I pose Vulgar Linked Data as an alternative to the infrastructural pattern I call the Cloud Orthodoxy: rather than platforms operated by an informational priesthood, reorienting our public infrastructure efforts to support vernacular expression across heterogeneous #p2p mediums. This piece extends a prior work of mine: Decentralized Infrastructure for (Neuro)science) which has more complete draft of what that might look like.
(I don't think you can pre-write threads on masto, so i'll post some thoughts as I write them under this) /1
As a technology, Knowledge Graphs are a particular configuration and deployment of the technologies of the semantic web. Though the technologies are heterogeneous and vary widely, the common architectural feature is treating data as a graph rather than as tables as in relational databases. These graphs are typically composed of triplet links or "triples" - subject-predicate-object tuples (again, this is heterogeneous) - that make use of controlled vocabularies or schemas.
These seemingly-ordinary data structures have a much longer and richer history in the semantic web. Initially, the idea was to supplement the ordinary "duplet" links of the web with triplets to make the then-radically new web of human-readable documents into something that could also be read by computers. The dream was a fluid, multiscale means of structuring information to bypass the need for platforms altogether - from personal to public information, we could directly exchange and publish information ourselves.
Needless to say, that didn't happen, and the capture of the web by platforms (with search prominent among them) blunted the idealism of the semantic web.
The essential feature of knowledge graphs that makes them coproductive with surveillance capitalism is how they allow for a much more fluid means of data integration. Most contemporary corporations are data corporations, and their operation increasingly requires integrating far-flung and heterogeneous datasets, often stitched together from decades of acquisitions. While they are of course not universal, and there is again a large amount of variation in their deployment and use, knowledge graphs power many of the largest information conglomerates.
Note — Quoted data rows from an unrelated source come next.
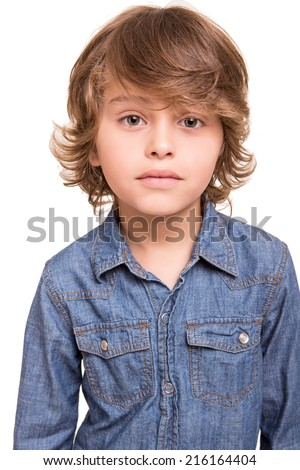 Cute blond kid posing over white background - stock photo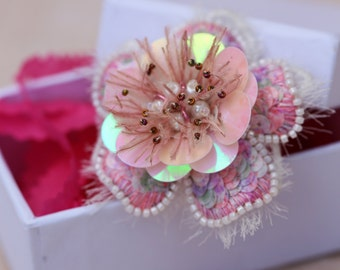 A large flower ring pink prodee on silk with sequins and Japanese beads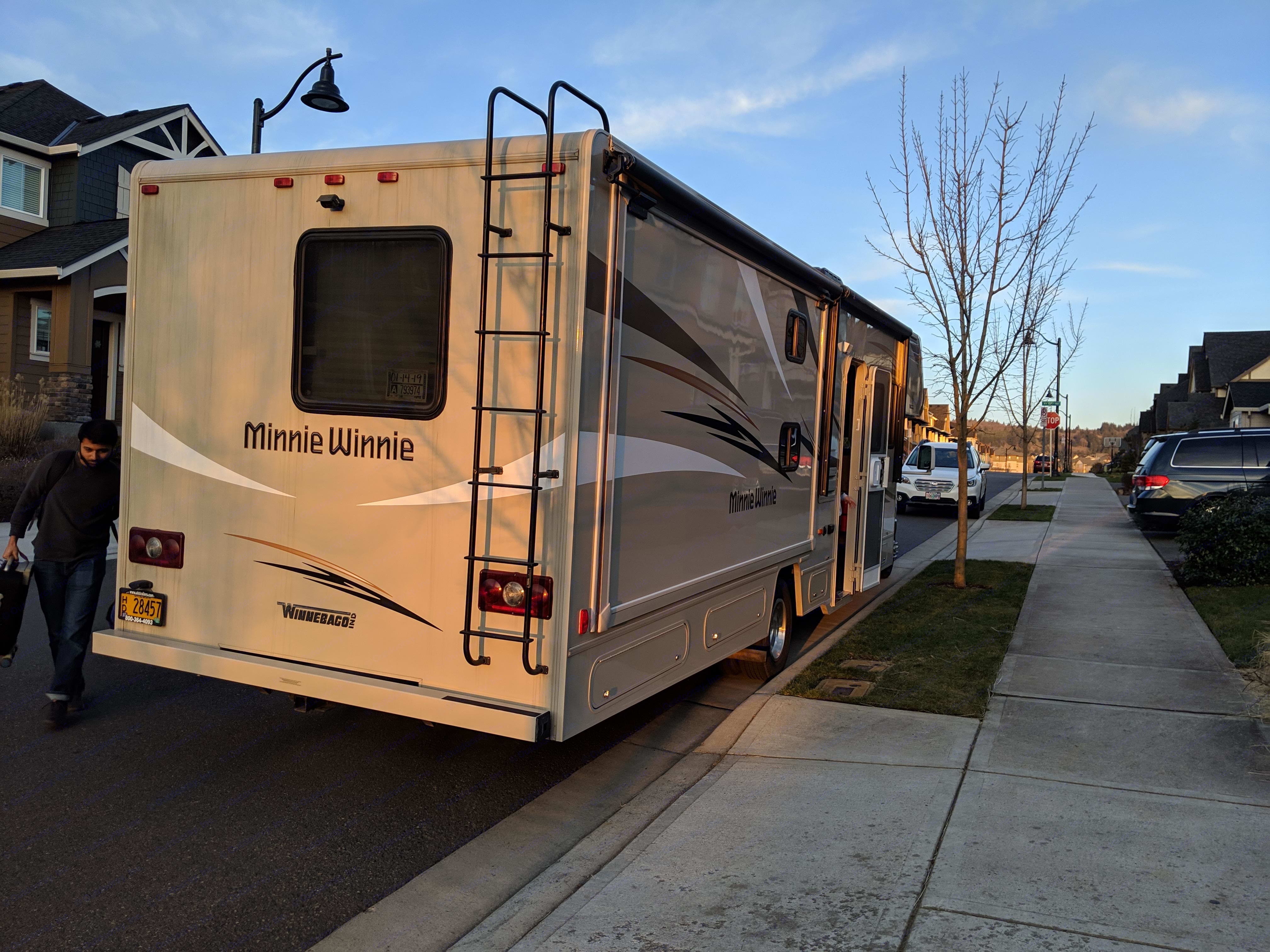 rear exterior passenger side, pull out not extended, rear view camera visible, hitch can be used to haul a trailer or boat. Winnebago Minnie Winnie 2017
The graph structure of KGs as well as the semantic constraints that can be imposed by controlled ontologies and schemas make them particularly well-suited to the sprawling data conglomerate that typifies contemporary surveillance capitalism.
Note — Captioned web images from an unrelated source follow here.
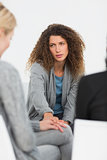 Concerned woman comforting another in rehab group at therapy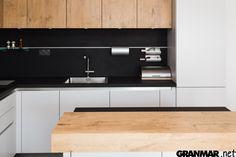 Blat kuchenny okładzina i wyspa w tej kuchni zrobione są  z konglomeratu kwarcowego Nero w obróbce powierzchni antykowanej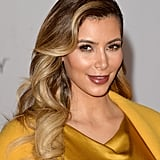 Kim Kardashian showed us how to match our jewel-toned outfits to our makeup. She wore a shimmering metallic liner around her eyes to play off the citrine hue of her clothes.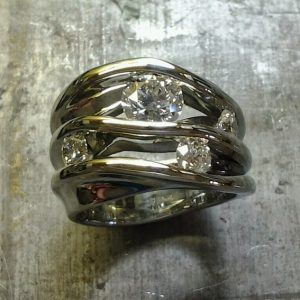 asymmetrical white gold with three diamonds top view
I give a case study in RELX, parent of Elsevier and LexisNexis, among others, which is relatively explicit about how it operates as a gigantic graph of data with various overlay platforms.
These knowledge graph powered platform giants represent the capture of information infrastructures broadly, but what would public infrastructure look like? The notion of openness is complicated when it comes to the business models of information conglomerates. In adjacent domains of open source, peer production, and open standards, "openness" is used both to challenge and to reinforce systems of informational dominance.
In particular, Google's acquisition of the peer-production platform Freebase was the precipitating event that ushered in the era of knowledge graphs in the first place, and its tight relationship with its successor, Wikidata, is instructive of the role of openness: public information is crowdsourced to farm the commons and repackaged in derivative platforms.
The information conglomerates in multiple places have expressed a desire for "neutral" exchange schemas and technologies to be able to rent, trade, and otherwise link their proprietary schemas to make a gradient of "factual" public information to contextual information like how a particular company operates, through to personal information often obtained through surveillance. It looks like the NIH and the NSF are set to serve that role for several domains...
These two projects share a common design pattern: create authoritative schemas for a given domain, create a string of platforms to collect data under that schema, ingest and mine as much data as possible, provide access through some limited platform, etc. All very normal! This formulation is based on a very particular arrangement of power and agency, however, where like much of the rest of platform web, some higher "developer" priesthood class designs systems for the rest of us to use. The utopian framing of universal platforms paradoxically strongly limit their use, being capable of only what the platform architects are able to imagine. The two agencies both innovate new funding mechanisms to operate these projects as "public-private" partnerships that further dooms them to inevitable capture when the grant money runs out.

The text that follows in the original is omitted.